Naomi Devil (Noémi Ördög)
“I wanted to be a fashion designer. I had the opportunity to study fashion design in Salzburg, but there I fell in love with painting,”(1) said Naomi Devil about her secondary school years. “Once I cut out a picture from a Japanese fashion magazine, made a copy of it, and it turned out that I and painting were pretty good friends. From that time onwards, I wanted to be a painter.” She completed her higher education in Vienna and earned a degree in painting and graphic design, but she also studied architecture.
She definitively turned towards autonomous fine art after a London exhibition: she saw works by Damien Hirst, Tracey Emin and the YBA(2) generation at the Saatchi Gallery. Not much later she came across a Gottfried Helnwein catalogue in Vienna, which aroused her interest in photorealism. At the same time, she has remained faithful to fashion ever since. The trends in clothes, demeanours and objects of everyday use representing characteristics of the different periods, generations and subcultures are deeply anchored self-images, which, either contrasted or melded together, are frequent themes in Naomi Devil’s art.
Being a member of generation Y, she is a digital native. Included among the primary art sources she uses are the high-definition reproductions published in the Google Art Project, as well as the avatars and virtual worlds created in Second Life, an online role-playing game. Her creative use of Photoshop is matched by her talent with the paintbrush. The computer and the internet, however, are mainly important for her in modelling, especially in constructing the composition of her works, and the visual implementation of her sprawling fantasies.
Her early works were inspired by the behavioural culture of her teenage peers. Underlying her pictures with a striking palette were the fashion trends of punks, postpunks, emos and goths, i.e. the visual worlds of the consumer generation, as well their problems, such as media dependence, drug addiction, the isolating effect of social media, and virtual relationships.
Naomi Devil has treated her themes in series since the early stage of her career. The roughly two-year-cycles of her oeuvre can be called periods, since they are connected both in regard to their themes and, in most cases, their artistic techniques. The protagonists in the paintings of Avatars, marked by a cold atmosphere and based on the virtual, futuristic world of Second Life, are fashion dummies and hybrid beings. The neon lights of deserted shopping centres and luxury shops imbue even the warmer tones of these compositions with a peculiarly chilly air.
In contrast, warm brown tones are used in the self-portraits of the Rembrandt series, composed of digitally manipulated photos – ‘selfies’ – made with Rembrandt’s digitalised brushstrokes and printed on alu-plexiglass.
The ensemble titled Hedonati is the result of another technical experiment: the combination of digital print and oil painting, during which the artist printed digitally composed 3D collages of existing artworks on canvas and subsequently modified them with oil paint.

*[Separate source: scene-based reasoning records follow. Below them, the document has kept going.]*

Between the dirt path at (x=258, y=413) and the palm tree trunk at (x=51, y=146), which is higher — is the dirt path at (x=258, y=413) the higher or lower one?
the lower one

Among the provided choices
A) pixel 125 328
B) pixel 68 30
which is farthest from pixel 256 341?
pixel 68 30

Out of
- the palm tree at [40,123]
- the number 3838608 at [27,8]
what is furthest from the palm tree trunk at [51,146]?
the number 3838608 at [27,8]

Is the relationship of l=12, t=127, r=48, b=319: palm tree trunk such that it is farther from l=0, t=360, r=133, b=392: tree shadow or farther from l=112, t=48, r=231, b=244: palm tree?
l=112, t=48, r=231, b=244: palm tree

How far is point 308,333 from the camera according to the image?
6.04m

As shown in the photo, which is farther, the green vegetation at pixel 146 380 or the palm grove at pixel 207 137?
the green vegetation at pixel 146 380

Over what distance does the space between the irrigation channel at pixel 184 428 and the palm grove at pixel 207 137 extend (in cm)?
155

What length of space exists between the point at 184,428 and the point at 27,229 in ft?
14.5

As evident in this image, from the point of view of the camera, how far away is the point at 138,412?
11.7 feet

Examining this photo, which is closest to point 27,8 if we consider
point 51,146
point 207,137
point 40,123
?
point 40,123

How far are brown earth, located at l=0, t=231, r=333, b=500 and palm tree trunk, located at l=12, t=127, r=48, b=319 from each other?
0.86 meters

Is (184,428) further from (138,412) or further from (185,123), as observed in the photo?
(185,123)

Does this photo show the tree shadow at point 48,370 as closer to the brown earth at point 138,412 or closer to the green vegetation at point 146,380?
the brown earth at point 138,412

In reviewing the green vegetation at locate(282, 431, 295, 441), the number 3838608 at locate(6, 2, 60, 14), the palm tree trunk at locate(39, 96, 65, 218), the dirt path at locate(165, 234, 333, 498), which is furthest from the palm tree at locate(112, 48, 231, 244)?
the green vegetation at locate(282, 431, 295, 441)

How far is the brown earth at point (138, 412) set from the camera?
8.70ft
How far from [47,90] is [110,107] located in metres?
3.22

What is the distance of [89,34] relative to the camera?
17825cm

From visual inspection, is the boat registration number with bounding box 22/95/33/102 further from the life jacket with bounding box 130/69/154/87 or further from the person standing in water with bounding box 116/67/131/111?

These pictures are saturated with Baroque pomp, period costumes are mixed with gold skeletons and typical objects of the twentieth and twenty-first centuries, and the themes of hedonism and transience are treated with obvious irony.
The ‘traditional’ oil on canvas series that preceded Hedonati is named Wonderfools, captivating viewers with cluttered, surreal visions. Reminiscences of past eras are revisited here too along with contemporary fashion accessories, classical kimonos and the new Japanese fashion craze of maid costumes. The most striking characteristic of the series, however, is the lush vegetation: the canvases are teeming with mushrooms, fruit, vegetables, butterflies and larvae. Strange, translucent and spiky larvae are crawling over magnified exotic pieces of fruit – they are actually real creatures: the larvae of a South American moth species called the Acraga hamata of the Dalceridae family, also known as the jewel caterpillar, which, as features in Naomi Devil’s pictures, simultaneously evoke associations of both beauty, ugliness, pleasure, decay, transience, metamorphosis and rebirth.
As if providing a counterpoint to the surreal images of Wonderfools and the Baroque pomp of Hedonati, the Dolce far niente (2017) series contains paraphrases of the female figures of French Classicism and academic painting set in minimalist and monochrome environments. For example, parts of a bikini are swiming in a pool in the paraphrase of The Source by Ingres, while a mobile phone appears in The Valpinçon Bather, anchoring the work in the twenty-first century, and Cabanel’s Venus is depicted sunbathing on the deck of a sleek white yacht. The series is dominated by the nudes of William-Adolphe Bouguereau, once the celebrated star of French salons, mainly seen in environments evocative of luxury voyages and wellness hotels.
In her most recent pictures, Naomi Devil apparently returned to the visual world of her Hedonati although this time applying a clearer pictorial idiom. She dressed the female portraits of Vigée Le Brun, Vespronck, Greuze and other artists in bizarre hats, glasses and role-play masks with an almost mannerist sensuality, providing a new summary of her time travel across centuries.